Malgré des propositions artistiques contestables et de nombreux détracteurs, Frieze New-York, reste néanmoins une foire que j’aime visiter.
J’aime l’atmosphère énergique de Frieze NY, sa présentation claire et construite des différentes sections, sa lumière naturelle, le design simple et efficace de la tente serpentine conçue par American team So-Il. Un ensemble de choses qui permet un parcours agréable dans une ambiance aérienne.
C’est une foire sur laquelle on ne fait pas forcément de grandes découvertes, mais qui expose dans l’ensemble des œuvres de qualité et propose une sélection cohérente et équilibrée de galeries internationales établies et émergentes. Le nombre d’exposants est peut-être d’ailleurs un peu trop élevé avec cette année 202 galeries venant de 31 pays.
La foire a attiré pour sa cinquième édition 43 000 visiteurs et commence à s’installer dans le paysage new-yorkais comme une plateforme commerciale signifiante du monde de l’art contemporain. Parmi ses visiteurs, on note un nombre en augmentation de professionnels de l’art. Conservateurs d’institutions publiques ou privées, conseillers en art, commissaires d’expositions, historiens de l’art se sont déplacés du monde entier pour l’événement.
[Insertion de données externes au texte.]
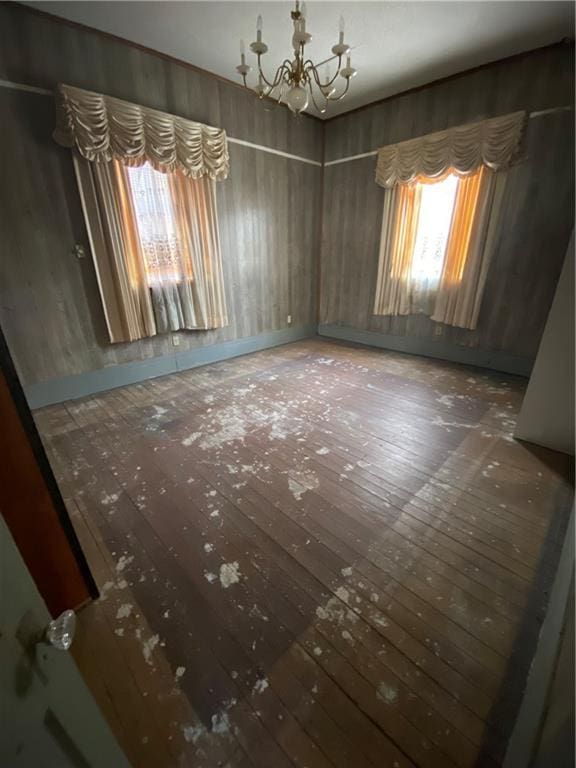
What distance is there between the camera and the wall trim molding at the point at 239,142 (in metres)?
2.41

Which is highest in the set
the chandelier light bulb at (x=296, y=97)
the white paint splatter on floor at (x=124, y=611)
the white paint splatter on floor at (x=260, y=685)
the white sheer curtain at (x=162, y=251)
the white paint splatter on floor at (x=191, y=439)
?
the chandelier light bulb at (x=296, y=97)

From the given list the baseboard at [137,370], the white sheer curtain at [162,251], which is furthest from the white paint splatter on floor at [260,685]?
the white sheer curtain at [162,251]

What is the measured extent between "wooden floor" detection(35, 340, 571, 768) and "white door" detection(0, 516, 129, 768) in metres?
0.63

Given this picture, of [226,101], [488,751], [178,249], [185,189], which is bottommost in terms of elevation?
[488,751]

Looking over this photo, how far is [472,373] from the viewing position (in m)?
3.75

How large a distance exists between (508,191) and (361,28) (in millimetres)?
2022

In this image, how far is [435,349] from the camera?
421 centimetres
Pour la France, on a pu croiser dans les allées, notamment, des représentants du Centre Pompidou, du Palais de Tokyo, du Musée du Louvre et les très courtisées Caroline Bourgeois, commissaire de la Collection Pinault, et Suzanne Pagé, directrice artistique de la Fondation Louis Vuitton.
Pour sa première année à la tête de la direction de Frieze New York, Victoria Siddall et les deux directeurs artistiques, Abby Bangser et Joanna Stella-Sawincka, ont positionnés les sections Frame et Focus, rassemblant les jeunes galeries, au centre de la foire. Rassemblées, mais pas pour autant coupées des stands des galeries établies, puisque ces dernières entouraient les premières et s’intercalaient parmi les stands des différentes sections, donnant à voir parfois des juxtapositions intéressantes d’œuvres entre artistes « stars » et émergents.
Frieze tient à proposer au visiteur un panorama large de la création artistique et notamment des scènes émergentes. Elle soutient et encourage les jeunes et nouvelles galeries à se faire une place dans la place. Pour cela, elle propose des prix de stand adaptés aux moyens financiers des petites et jeunes structures afin de s’assurer leur participation en nombre.
La foire est divisée en plusieurs sections. A travers une sélection d’une vingtaine d’œuvres choisies, je vous propose un aperçu de cet événement.
MAIN SECTION ( 131 galeries – 9 galeries françaises)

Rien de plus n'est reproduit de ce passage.